I bought 3 yards of pawprint fleece to make 
snuggle sacks & cushions for Dahlias new
bed.It didnt have much padding inside.
She loved it and acts like she knows whos getting
it too! **See/click on video below**


----------



## flippedstars (Dec 16, 2009)

LOL that's a dog that knows its hers!


----------



## Dragonfly (Jun 6, 2010)

LOL Aww that happy butt dance is what I live for! LOL I love it! She so knows what's good! lol at the end bless her for being over excited.


----------



## Dazy Mae (Aug 10, 2008)

Dragonfly said:


> LOL Aww that happy butt dance is what I live for! LOL I love it! She so knows what's good! lol at the end bless her for being over excited.

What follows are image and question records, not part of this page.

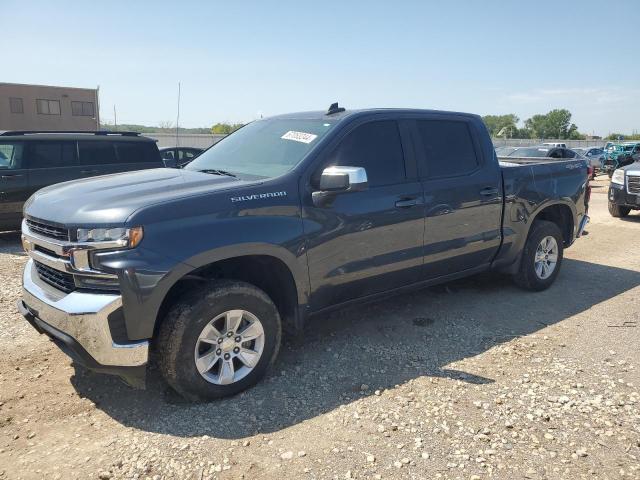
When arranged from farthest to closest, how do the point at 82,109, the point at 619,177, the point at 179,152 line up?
the point at 82,109 → the point at 179,152 → the point at 619,177

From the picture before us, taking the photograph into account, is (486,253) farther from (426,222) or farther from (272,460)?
(272,460)

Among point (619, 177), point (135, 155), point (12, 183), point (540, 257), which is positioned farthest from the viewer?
point (619, 177)

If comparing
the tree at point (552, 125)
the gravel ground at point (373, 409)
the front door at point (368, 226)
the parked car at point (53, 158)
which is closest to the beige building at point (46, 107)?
the parked car at point (53, 158)

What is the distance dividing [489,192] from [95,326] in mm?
3646

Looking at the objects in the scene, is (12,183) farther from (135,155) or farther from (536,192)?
(536,192)

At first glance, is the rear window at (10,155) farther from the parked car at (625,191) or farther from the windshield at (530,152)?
the windshield at (530,152)

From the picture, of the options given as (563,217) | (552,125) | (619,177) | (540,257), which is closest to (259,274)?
(540,257)

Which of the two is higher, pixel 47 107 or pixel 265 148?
pixel 47 107

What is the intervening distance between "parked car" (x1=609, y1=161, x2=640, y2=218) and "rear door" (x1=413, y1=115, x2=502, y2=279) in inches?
306

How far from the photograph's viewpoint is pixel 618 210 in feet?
38.3

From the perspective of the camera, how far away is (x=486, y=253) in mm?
5152

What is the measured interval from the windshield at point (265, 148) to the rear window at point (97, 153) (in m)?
5.29

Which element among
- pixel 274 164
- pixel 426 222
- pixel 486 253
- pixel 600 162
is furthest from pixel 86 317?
pixel 600 162

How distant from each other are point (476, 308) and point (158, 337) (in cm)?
332
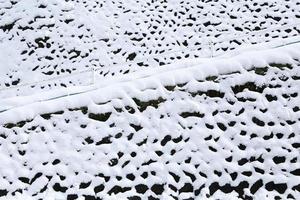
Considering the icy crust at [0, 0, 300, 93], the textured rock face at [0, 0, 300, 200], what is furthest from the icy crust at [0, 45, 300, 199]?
the icy crust at [0, 0, 300, 93]

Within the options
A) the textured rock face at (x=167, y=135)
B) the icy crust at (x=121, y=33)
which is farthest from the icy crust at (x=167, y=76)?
the icy crust at (x=121, y=33)

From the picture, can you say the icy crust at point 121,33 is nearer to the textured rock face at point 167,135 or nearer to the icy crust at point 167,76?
the icy crust at point 167,76

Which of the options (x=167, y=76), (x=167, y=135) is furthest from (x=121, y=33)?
(x=167, y=135)

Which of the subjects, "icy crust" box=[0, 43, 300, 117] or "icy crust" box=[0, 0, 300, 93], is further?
"icy crust" box=[0, 0, 300, 93]

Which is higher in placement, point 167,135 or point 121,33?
point 167,135

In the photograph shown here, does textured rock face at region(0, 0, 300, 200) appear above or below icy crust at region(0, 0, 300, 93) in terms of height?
above

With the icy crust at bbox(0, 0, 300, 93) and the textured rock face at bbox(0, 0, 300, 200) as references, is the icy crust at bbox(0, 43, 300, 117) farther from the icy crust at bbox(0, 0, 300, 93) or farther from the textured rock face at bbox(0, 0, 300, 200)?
the icy crust at bbox(0, 0, 300, 93)

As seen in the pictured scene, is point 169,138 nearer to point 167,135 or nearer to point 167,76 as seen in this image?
point 167,135
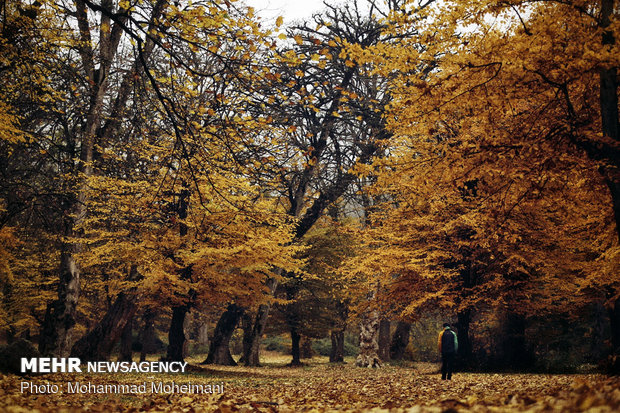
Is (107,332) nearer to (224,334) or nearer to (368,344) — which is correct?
(224,334)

Oh that is cute! The "happy butt dance" I love it and little D is just a hoot!


----------



## LittleHead (May 20, 2004)

That Dahlia is too cute! I love the honking at the end; Britney does that when she is super excited as well :lol:


----------



## *Princess* (Feb 7, 2009)

haha that is so cute. bless her x


----------



## AC/DC Fan (Sep 15, 2010)

She's so adorable!


----------



## kimr (Nov 14, 2010)

She is the cutest little thing! 

I've got to pick up some material and make Gracie a snuggle sack...Is this the first one you've made?


----------



## 17428 (Jul 10, 2009)

I made one out of lavendar fleece.
It is huge and 3 chis could fit in it.
It was so simple and done in 10 mins.
I made it like a pillow case.
It is no way as nice as Darlene makes them
with much more detail!!


----------